All diese erhöhten Kosten sorgen dafür, dass selbst bei Rentenbezug das Thema Altersarmut zunehmend in den Fokus rückt: Laut EU-Definition gilt eine Person als armutsgefährdet, wenn sie über weniger als 60 Prozent des mittleren Einkommens der Gesamtbevölkerung verfügt. Während knapp 15 Prozent der Gesamtbevölkerung als arm gelten, liegt die Armutsgefährdungsquote bei Personen ab 65 Jahren laut Statistischem Bundesamt um einiges höher, aktuell bei knapp 20 Prozent.

Länger leben und länger arbeiten

Bei Ausweitung ihrer Lebensarbeitszeit über das 67. Lebensjahr hinaus würden Rentner wohl vor allem für die nächsten Generationen einzahlen. Das soll das Rentensystem finanziell stabil halten, da die Anzahl der Beitragszahler im Verhältnis zu den Rentenempfängern kontinuierlich abnimmt, argumentieren Befürworter dieses Ansatzes. Da Menschen länger leben und gesünder bleiben, könnten sie auch länger arbeiten.

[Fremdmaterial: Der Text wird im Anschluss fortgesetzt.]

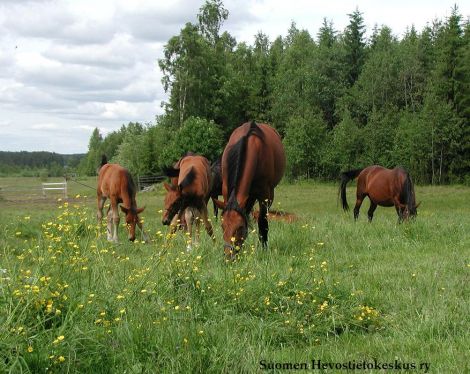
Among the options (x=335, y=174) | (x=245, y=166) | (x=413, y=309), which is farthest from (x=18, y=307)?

Für Stabilisierung von Renten und zum Füllen der leeren Sozialkassen gibt es weitere Ideen: Auch Zuwanderung sei angesichts der demografischen Entwicklung und Überalterung in Deutschland wichtiger denn je. „Nicht nur, um das Fachkräfteproblem zu lösen, sondern ebenfalls, um Menschen zu haben, die in die Sozialkassen einzahlen“, sagt Ökonom Marcel Fratzscher von Deutschen Institut für Wirtschaftsforschung. 

Die Wirtschaftsweise Grimm sieht weiteres Sparpotenzial im Hinblick auf die Rente beim Bürgergeld. „Es muss Menschen vorbehalten sein, die in Not geraten und ihren Lebensunterhalt nicht selbst bestreiten können“, so Grimm gegenüber der „Rheinischen Post“, „aber diejenigen, die leistungsfähig sind, sollten durch das Bürgergeld nicht vom Arbeiten abgehalten werden. Dafür braucht es etwa Sanktionen.“

Ein weiterer Lösungsansatz sieht vor, dass auch Selbstständige bald zur Rentenkasse gebeten werden. Beim Rentenpaket II ist nicht festgeschrieben, dass es eine Pflichtversicherung für Selbstständige geben soll. Laut Bundesarbeitsministerium ist dazu allerdings bereits ein Gesetzesentwurf in Arbeit. Wann dieser ins Parlament eingebracht werden soll, ist bisher nicht bekannt.

Eine Berufsgruppe ist seltener im Gespräch, um die Rentenkassen wieder auf Kurs zu bringen und die Löcher zu stopfen: Während normal Beschäftigte monatlich 18,6 Prozent ihres Bruttolohns an die Rentenkasse abtreten, sind Beamte davon ausgenommen und bekommen obendrauf für ihre Staatsdienste am Ende ihrer Karriere oft üppige Ruhegehälter: Die Pensionen können bis zu 71,75 Prozent des letzten Grundgehaltes betragen und werden aus Steuergeldern von der arbeitenden Bevölkerung finanziert.